C’était quoi votre premier boulot ?
A l’âge de 24 ans, je m’étais déjà marié. Pour mon premier boulot, j’avais opté pour le transit. J’étais à Bourgi transit où j’étais embauché. J’officiais dans l’archivage. J’étais aussi passeur de pièces au niveau de la molle 2. Après des années de service, j’ai démissionné en 1989 pour faire mes propres affaires, suivre ma passion, c’est-à-dire la lutte.
Comment êtes-vous entré dans les médias ?
J’ai toujours aimé la lutte. A bas âge, je fréquentais l’arène sénégalaise. J’ai assisté au combat de lutte Mbaye Guèye- Aliou Seye qui était rude, on a fini même par casser l’arène. Bien avant 2022, j’étais un consultant de lutte à la radio Témoin Fm. C’est en 2022 que j’ai intégré Sport Fm grâce à Ndèye Ndom Thiouf. C’était pour donner un souffle nouveau à la lutte, car il y avait beaucoup de griotisme dans les reportages. Je faisais le duo avec Mamadou Mbaye Garmi. Et la lutte m’a presque tout donné. La connaissance, les relations humaines etc. Je ne regrette pas d’avoir intégré la communication de la lutte, car je fais partie des personnes qui ont révolutionné et propulsé la lutte.

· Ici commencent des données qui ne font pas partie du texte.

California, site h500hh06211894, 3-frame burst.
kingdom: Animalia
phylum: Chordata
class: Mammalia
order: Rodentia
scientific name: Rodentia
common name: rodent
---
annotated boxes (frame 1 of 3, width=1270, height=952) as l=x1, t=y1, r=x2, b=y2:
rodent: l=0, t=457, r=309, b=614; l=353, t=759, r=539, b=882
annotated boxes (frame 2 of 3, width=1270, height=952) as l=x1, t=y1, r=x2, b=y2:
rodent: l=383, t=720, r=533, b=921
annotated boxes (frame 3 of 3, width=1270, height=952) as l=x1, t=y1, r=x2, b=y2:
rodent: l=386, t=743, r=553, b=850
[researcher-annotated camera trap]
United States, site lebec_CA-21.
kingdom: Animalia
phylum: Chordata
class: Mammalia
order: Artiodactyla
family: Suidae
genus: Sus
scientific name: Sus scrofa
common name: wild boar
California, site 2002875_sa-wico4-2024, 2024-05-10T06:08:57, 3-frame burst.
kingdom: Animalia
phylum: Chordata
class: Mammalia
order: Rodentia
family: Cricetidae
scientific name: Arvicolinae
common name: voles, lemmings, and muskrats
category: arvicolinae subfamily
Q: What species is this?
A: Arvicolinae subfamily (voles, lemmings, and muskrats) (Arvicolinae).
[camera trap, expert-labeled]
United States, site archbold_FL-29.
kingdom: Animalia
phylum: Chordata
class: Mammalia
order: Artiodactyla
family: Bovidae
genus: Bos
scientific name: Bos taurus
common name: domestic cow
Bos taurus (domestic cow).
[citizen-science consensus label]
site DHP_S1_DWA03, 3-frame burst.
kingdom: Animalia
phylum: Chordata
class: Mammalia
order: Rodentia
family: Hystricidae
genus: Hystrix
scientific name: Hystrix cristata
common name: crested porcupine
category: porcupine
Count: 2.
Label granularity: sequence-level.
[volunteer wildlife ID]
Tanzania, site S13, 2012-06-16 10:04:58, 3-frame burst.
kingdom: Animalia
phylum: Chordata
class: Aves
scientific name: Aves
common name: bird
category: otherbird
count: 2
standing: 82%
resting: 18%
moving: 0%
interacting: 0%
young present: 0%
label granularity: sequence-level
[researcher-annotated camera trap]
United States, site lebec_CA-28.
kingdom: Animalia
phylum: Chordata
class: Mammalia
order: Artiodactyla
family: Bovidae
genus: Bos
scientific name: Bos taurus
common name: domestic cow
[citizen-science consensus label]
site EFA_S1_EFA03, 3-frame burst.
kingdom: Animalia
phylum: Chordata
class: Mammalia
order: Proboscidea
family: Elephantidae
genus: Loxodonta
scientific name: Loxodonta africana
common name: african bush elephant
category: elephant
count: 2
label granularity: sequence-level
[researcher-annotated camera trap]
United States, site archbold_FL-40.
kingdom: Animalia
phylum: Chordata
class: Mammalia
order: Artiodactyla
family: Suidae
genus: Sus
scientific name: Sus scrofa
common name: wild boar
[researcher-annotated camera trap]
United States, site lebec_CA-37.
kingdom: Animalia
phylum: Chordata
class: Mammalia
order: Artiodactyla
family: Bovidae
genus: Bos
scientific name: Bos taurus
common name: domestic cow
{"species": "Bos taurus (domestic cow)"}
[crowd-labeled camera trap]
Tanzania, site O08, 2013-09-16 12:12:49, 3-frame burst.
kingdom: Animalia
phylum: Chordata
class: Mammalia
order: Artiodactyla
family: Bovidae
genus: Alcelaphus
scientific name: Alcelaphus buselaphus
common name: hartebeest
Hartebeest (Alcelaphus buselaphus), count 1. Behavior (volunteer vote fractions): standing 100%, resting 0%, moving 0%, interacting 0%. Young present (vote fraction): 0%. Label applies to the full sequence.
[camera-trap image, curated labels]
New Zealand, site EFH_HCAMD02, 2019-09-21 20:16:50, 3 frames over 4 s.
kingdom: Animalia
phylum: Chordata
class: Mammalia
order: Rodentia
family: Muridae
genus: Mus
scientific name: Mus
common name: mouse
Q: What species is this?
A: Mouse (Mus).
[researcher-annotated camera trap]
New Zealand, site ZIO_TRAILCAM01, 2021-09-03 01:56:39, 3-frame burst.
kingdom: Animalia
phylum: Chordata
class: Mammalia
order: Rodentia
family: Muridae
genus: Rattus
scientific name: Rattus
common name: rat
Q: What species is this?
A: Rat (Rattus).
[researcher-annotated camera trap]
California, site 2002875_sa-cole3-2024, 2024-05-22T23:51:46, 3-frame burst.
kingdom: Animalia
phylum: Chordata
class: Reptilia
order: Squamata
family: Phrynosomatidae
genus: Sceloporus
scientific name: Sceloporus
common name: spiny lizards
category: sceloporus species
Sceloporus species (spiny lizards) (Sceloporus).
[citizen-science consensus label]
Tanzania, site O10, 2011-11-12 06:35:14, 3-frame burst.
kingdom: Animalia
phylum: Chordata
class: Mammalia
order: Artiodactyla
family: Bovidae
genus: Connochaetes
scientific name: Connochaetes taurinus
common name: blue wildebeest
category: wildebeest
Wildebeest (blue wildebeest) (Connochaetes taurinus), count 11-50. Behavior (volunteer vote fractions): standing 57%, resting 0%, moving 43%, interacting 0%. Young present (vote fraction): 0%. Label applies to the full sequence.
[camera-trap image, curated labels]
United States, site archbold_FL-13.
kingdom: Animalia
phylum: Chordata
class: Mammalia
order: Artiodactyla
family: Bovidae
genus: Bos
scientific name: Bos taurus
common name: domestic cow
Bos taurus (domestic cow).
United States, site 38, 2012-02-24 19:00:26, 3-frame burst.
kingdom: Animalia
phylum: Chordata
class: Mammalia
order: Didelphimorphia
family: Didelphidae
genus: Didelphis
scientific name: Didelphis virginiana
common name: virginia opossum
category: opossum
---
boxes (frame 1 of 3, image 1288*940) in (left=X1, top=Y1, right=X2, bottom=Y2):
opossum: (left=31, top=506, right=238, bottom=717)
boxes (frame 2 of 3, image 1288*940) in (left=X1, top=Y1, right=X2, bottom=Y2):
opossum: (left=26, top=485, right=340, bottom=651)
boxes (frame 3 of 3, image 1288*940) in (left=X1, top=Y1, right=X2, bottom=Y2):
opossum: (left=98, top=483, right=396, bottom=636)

Comment s’est effectué votre passage de la télé à la radio ?
C’est quand sport Fm s’est arrêté en 2003 et que nous sommes entrés dans le format radio généraliste, dénommée Rfm. Et de fil en aiguille, on a créé la Tfm. Mamadou Garmi et moi, sommes les premiers à animer une émission de lutte intitulée «Roffo».
Quelle lecture faites-vous de l’avènement de Bassirou Diomaye Faye au pouvoir?
Personnellement, c’est avec l’arrivée de Bassirou Diomaye Faye à la tête du Sénégal que j’ai réalisé véritablement que c’est Dieu qui donne le pouvoir à qui il veut. Trois mois auparavant, en passant devant la Mac de Rebeuss, personne ne pouvait imaginer que le prochain Président de la République y est incarcéré. Combien de fois, Diomaye a entendu de l’intérieur de la prison les sirènes du cortège de Macky Sall passant par la corniche ? Mais en aucun moment, il ne se doutait que dans trois mois, ce serait son tour. Qui a travaillé le plus dans le projet Pastef et qui est le plus connu dans ce parti ? C’est incontestablement Ousmane Sonko. Mais c’est Dieu qui en a décidé autrement. Je suis persuadé que le Président Bassirou Diomaye Faye lui-même a tiré une leçon de la façon dont il a été élu. Ce qui fait qu’il ne doit pas accepter qu’on le détourne de sa trajectoire en l’invitant sur le chemin de la vengeance. Moi, je pense qu’il a été mis sur le chemin des Sénégalais par Dieu, car c’est Birame Souléye Diop, le numéro 2 de Pastef, il y a aussi d’autres cadres qui sont dans Pastef, hormis les alliés comme Cheikh Tidiane Dièye et Habib Sy. En fait, c’est parce que justement, Ousmane Sonko sait qu’il est un homme de valeur. Je pense que tous les Sénégalais doivent s’unir derrière le nouveau gouvernement. Qu’on arrête un peu la politique pour retourner au travail. Et sur ce coup là, j’accuse la presse.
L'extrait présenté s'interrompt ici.